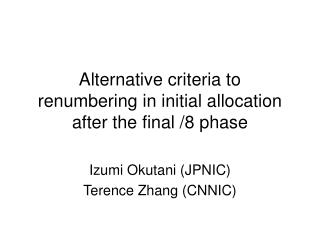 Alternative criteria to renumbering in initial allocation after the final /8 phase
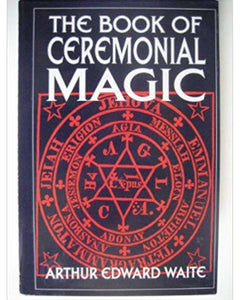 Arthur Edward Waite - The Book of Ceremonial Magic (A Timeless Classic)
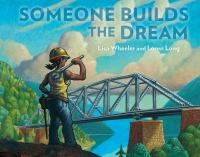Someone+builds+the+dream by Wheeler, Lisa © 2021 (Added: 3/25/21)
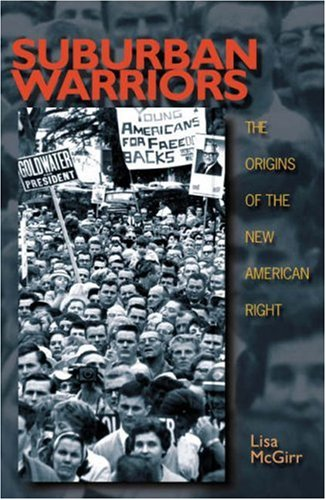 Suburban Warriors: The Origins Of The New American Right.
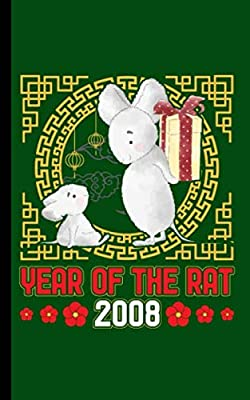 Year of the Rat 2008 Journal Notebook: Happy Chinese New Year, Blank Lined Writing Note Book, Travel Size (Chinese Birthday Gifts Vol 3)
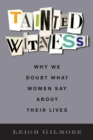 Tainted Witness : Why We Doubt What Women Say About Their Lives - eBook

------------------------------------------------------------------------

Task description: The whole listing above needs to be copied exactly; please keep the pictures out.

Answer:
 Alternative criteria to renumbering in initial allocation after the final /8 phase
 Arthur Edward Waite - The Book of Ceremonial Magic (A Timeless Classic)
Someone+builds+the+dream by Wheeler, Lisa © 2021 (Added: 3/25/21)
 Suburban Warriors: The Origins Of The New American Right.
 Year of the Rat 2008 Journal Notebook: Happy Chinese New Year, Blank Lined Writing Note Book, Travel Size (Chinese Birthday Gifts Vol 3)
 Tainted Witness : Why We Doubt What Women Say About Their Lives - eBook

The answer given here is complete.